- _Problem to solve_: Starting at the first line of the records, write out every line through the one that contains "164V155L773 150H768V152L763 153V155L759", and copy each character unchanged.

- _Supplied records_:
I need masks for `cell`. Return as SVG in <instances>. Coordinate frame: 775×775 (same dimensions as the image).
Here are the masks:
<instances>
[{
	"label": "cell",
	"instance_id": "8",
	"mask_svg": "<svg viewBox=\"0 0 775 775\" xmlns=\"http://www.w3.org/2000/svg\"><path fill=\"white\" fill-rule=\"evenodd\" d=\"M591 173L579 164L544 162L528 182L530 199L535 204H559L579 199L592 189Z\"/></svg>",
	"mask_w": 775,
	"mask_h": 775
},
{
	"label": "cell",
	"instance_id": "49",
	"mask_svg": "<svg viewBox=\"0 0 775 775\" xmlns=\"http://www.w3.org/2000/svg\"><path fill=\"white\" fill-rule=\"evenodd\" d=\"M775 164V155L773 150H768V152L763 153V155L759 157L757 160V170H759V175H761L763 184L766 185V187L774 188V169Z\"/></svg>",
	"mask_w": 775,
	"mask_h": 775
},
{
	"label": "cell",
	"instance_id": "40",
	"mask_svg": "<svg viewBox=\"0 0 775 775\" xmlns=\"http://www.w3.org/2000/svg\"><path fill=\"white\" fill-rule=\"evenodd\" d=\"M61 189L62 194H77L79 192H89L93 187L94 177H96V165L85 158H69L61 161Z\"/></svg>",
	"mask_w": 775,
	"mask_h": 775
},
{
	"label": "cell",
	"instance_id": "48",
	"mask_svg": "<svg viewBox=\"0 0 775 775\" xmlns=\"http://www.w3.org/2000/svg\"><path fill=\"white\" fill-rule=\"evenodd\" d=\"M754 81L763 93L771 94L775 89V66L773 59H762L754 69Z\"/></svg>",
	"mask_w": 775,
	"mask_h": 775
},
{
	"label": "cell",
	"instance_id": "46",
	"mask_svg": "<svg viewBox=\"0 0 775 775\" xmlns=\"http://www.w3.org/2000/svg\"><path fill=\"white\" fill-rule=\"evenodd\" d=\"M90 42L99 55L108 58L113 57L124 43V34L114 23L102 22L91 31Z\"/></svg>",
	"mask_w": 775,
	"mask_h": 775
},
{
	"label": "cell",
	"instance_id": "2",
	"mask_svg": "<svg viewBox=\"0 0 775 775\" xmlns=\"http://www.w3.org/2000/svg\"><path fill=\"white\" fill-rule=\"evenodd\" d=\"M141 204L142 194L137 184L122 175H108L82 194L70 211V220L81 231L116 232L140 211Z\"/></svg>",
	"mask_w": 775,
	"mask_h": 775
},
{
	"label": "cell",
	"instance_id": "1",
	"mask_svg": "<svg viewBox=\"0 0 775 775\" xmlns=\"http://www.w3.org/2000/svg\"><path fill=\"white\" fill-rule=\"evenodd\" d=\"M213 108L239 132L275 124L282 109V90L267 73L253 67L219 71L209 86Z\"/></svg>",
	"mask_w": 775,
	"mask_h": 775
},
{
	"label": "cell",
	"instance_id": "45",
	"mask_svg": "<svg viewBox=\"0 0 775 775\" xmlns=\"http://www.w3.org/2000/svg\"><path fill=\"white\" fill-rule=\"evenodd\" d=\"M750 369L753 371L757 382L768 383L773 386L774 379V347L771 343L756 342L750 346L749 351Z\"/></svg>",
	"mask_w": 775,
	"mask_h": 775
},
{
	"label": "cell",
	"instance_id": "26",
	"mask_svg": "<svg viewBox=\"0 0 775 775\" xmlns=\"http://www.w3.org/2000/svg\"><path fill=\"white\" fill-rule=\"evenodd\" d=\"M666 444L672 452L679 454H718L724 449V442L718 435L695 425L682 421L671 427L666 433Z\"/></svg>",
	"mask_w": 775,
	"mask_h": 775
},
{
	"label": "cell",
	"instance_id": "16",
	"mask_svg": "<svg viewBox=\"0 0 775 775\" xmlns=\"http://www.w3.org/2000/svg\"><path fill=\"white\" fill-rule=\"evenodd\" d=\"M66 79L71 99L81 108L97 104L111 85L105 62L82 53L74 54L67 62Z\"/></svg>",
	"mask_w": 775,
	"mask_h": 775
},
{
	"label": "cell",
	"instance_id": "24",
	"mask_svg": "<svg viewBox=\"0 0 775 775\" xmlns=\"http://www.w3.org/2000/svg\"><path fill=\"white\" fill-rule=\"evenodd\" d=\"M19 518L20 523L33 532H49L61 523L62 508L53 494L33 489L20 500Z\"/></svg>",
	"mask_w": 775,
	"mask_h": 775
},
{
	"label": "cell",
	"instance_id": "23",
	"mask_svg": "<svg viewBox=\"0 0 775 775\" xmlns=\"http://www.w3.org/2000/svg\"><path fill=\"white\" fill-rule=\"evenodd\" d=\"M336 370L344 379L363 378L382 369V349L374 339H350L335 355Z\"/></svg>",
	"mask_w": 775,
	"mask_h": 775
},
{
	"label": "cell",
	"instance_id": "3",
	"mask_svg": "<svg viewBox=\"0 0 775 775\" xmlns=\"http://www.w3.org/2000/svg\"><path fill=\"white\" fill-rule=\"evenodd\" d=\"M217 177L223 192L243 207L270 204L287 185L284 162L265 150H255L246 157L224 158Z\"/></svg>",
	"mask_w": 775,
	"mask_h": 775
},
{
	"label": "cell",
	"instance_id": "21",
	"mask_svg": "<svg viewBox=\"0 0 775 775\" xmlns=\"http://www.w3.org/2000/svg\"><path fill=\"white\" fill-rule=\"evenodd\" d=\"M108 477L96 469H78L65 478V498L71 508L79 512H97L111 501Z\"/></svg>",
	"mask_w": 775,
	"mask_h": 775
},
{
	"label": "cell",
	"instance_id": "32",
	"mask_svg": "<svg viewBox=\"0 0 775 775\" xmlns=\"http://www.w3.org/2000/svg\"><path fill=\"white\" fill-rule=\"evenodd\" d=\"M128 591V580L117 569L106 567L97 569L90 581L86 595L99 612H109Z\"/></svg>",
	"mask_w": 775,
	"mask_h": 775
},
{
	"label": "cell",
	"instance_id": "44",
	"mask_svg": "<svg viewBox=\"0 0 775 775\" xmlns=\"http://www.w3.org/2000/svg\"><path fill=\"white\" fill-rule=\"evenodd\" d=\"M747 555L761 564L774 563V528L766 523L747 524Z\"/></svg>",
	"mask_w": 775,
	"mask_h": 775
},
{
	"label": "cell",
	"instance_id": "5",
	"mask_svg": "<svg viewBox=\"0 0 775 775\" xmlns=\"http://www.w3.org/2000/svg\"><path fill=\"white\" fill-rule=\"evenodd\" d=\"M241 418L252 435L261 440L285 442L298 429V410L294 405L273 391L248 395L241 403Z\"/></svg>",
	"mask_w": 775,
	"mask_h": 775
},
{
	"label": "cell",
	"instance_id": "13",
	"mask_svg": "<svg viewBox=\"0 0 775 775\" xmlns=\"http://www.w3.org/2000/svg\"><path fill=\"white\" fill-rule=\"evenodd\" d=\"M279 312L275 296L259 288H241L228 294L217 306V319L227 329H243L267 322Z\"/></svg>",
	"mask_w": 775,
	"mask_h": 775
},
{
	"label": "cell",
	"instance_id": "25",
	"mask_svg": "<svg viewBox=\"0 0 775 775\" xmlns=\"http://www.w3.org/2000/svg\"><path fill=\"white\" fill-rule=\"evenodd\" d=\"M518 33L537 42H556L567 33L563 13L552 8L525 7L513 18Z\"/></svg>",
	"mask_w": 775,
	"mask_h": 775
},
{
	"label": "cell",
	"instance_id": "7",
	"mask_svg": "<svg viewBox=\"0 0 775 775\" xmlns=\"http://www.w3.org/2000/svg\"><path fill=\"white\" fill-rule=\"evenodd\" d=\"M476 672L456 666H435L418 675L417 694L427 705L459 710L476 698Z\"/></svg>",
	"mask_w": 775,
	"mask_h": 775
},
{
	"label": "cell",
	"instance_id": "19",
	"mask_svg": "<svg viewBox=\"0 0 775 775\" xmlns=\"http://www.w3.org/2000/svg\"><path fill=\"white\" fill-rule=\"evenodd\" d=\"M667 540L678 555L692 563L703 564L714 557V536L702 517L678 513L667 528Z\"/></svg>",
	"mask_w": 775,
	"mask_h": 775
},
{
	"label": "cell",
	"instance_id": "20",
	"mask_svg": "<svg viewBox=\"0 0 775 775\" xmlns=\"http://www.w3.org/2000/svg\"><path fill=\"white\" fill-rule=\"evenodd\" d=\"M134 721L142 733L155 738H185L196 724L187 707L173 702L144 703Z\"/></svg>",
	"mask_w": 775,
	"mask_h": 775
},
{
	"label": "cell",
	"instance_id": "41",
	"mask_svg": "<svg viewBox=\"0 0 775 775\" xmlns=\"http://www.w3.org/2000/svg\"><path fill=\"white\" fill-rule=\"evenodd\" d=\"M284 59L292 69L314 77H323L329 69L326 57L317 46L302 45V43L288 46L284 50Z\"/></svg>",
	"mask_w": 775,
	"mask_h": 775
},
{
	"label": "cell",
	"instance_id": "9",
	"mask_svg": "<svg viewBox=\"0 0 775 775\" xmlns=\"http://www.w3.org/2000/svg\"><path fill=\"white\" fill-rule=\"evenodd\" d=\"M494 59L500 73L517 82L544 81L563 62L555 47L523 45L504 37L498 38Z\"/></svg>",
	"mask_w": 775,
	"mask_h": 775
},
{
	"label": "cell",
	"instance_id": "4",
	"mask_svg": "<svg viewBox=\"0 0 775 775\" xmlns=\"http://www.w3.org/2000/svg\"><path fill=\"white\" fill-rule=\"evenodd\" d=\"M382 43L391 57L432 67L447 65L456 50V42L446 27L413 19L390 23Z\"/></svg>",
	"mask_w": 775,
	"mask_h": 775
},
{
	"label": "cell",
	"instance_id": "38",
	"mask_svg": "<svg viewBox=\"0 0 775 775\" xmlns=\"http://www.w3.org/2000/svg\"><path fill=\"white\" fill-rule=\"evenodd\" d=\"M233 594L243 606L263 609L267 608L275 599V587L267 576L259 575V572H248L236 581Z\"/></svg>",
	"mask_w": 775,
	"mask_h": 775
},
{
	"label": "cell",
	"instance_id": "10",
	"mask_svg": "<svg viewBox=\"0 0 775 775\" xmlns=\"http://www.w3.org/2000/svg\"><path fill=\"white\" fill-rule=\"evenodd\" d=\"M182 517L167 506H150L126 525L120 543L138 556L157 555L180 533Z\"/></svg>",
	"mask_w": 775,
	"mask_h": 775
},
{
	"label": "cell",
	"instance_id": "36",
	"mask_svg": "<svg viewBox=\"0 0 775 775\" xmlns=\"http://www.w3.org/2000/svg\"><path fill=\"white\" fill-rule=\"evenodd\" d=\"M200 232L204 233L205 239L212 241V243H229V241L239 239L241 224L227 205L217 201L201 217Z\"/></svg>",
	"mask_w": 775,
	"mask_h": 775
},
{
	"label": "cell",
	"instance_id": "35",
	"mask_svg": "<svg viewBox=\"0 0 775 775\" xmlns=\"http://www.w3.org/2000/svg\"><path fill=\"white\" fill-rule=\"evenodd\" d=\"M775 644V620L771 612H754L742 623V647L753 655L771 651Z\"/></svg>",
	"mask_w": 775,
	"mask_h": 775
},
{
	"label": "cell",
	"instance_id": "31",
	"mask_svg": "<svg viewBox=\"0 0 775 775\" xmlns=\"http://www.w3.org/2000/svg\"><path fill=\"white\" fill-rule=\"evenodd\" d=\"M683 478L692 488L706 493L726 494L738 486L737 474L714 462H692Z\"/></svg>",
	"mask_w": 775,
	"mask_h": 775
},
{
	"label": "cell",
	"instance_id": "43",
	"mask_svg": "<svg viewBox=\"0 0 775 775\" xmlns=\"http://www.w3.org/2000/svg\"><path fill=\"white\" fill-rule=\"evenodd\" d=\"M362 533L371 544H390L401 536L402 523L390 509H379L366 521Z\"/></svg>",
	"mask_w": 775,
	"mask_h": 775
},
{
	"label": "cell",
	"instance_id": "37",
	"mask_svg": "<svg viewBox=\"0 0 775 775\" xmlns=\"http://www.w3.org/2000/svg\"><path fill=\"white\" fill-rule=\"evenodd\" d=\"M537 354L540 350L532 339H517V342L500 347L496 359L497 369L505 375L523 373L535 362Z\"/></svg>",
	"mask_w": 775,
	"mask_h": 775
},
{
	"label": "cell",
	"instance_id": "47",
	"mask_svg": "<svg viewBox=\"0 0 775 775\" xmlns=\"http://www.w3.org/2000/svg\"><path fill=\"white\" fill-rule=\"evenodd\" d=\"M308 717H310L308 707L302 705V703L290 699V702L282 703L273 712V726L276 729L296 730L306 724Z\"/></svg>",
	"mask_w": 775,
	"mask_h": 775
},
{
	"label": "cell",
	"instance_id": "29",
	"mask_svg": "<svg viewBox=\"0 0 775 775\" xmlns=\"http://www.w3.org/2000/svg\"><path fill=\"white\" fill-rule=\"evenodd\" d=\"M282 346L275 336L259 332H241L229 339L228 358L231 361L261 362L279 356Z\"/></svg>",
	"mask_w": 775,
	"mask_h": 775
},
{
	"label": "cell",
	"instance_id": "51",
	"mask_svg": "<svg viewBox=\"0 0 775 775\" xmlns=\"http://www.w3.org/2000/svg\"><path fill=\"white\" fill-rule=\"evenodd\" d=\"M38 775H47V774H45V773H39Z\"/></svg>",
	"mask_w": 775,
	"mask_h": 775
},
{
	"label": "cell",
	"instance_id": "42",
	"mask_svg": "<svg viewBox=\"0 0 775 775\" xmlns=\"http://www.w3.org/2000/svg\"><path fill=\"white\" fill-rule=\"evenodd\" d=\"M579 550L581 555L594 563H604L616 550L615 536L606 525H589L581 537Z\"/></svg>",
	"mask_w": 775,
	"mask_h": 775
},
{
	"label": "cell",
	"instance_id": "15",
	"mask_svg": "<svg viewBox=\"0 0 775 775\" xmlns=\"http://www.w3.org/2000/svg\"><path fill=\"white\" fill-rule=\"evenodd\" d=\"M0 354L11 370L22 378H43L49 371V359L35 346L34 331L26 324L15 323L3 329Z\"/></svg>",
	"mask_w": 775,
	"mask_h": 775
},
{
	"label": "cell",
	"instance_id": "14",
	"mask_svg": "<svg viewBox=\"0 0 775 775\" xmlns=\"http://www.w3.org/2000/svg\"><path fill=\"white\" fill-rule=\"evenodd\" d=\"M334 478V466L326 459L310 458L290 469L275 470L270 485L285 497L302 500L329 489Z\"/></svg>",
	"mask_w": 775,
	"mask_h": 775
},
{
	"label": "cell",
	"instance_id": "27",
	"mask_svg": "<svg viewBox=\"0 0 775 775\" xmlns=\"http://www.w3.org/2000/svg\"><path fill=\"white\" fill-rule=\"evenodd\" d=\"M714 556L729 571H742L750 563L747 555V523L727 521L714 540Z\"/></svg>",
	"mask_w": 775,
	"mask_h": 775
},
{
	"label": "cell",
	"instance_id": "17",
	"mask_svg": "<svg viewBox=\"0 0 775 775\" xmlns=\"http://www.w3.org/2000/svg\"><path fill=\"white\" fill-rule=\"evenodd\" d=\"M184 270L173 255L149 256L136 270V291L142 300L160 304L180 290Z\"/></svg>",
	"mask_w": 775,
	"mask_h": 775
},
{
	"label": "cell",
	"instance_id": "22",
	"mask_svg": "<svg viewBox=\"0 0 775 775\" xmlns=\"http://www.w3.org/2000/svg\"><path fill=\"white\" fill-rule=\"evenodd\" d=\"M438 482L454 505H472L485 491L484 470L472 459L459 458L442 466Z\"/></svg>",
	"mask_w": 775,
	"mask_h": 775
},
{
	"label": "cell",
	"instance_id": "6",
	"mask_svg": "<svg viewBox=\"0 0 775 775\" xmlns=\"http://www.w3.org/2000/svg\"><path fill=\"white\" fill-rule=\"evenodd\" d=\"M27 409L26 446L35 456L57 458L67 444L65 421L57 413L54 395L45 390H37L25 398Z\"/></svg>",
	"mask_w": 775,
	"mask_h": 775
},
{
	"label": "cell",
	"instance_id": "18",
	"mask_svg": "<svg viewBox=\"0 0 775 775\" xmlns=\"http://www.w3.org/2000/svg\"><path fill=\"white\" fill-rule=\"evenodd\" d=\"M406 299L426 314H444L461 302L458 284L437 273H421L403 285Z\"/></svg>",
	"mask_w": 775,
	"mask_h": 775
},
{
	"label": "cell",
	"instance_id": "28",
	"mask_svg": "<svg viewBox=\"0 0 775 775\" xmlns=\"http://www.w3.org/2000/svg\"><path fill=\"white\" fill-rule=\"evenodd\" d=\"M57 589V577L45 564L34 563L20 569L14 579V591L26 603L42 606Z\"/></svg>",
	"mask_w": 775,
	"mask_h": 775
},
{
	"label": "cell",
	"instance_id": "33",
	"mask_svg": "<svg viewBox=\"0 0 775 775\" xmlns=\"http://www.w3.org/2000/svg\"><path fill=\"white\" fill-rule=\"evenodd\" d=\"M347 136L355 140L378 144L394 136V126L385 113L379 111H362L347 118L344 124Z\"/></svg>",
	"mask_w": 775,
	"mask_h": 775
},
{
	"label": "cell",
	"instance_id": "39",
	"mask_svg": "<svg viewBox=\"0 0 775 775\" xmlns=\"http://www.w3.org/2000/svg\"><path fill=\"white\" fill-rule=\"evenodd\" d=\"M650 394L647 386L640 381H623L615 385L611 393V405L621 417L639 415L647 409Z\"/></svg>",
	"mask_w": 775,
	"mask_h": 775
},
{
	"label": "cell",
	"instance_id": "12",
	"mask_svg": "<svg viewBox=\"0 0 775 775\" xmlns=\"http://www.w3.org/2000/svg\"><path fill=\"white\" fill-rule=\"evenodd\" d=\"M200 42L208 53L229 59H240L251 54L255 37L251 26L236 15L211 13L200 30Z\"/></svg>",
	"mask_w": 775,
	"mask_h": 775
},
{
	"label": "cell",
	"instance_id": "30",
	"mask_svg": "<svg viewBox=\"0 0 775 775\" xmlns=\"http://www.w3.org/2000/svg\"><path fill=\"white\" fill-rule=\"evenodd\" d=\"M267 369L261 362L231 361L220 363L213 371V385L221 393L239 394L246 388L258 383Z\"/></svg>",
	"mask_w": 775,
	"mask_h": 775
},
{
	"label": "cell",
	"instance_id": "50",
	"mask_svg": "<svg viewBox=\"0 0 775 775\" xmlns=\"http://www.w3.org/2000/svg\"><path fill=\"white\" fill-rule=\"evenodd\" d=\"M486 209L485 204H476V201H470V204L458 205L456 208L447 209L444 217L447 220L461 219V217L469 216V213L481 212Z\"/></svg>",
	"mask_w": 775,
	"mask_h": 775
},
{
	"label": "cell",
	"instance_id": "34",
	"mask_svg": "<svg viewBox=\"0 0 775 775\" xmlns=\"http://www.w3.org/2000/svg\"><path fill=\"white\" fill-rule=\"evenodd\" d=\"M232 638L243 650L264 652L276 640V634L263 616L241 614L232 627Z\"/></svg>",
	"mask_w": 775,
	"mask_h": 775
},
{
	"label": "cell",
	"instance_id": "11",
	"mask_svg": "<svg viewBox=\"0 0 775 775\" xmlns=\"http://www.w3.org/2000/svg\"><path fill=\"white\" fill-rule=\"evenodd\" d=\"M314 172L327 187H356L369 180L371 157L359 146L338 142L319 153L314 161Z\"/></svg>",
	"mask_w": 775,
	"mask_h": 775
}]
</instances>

- _Task output_:
I need masks for `cell`. Return as SVG in <instances>. Coordinate frame: 775×775 (same dimensions as the image).
Here are the masks:
<instances>
[{
	"label": "cell",
	"instance_id": "8",
	"mask_svg": "<svg viewBox=\"0 0 775 775\" xmlns=\"http://www.w3.org/2000/svg\"><path fill=\"white\" fill-rule=\"evenodd\" d=\"M591 173L579 164L544 162L528 182L530 199L535 204H559L579 199L592 189Z\"/></svg>",
	"mask_w": 775,
	"mask_h": 775
},
{
	"label": "cell",
	"instance_id": "49",
	"mask_svg": "<svg viewBox=\"0 0 775 775\" xmlns=\"http://www.w3.org/2000/svg\"><path fill=\"white\" fill-rule=\"evenodd\" d=\"M775 164V155L773 150H768V152L763 153V155L759 157L757 160V170H759V175H761L763 184L766 185V187L774 188V169Z\"/></svg>",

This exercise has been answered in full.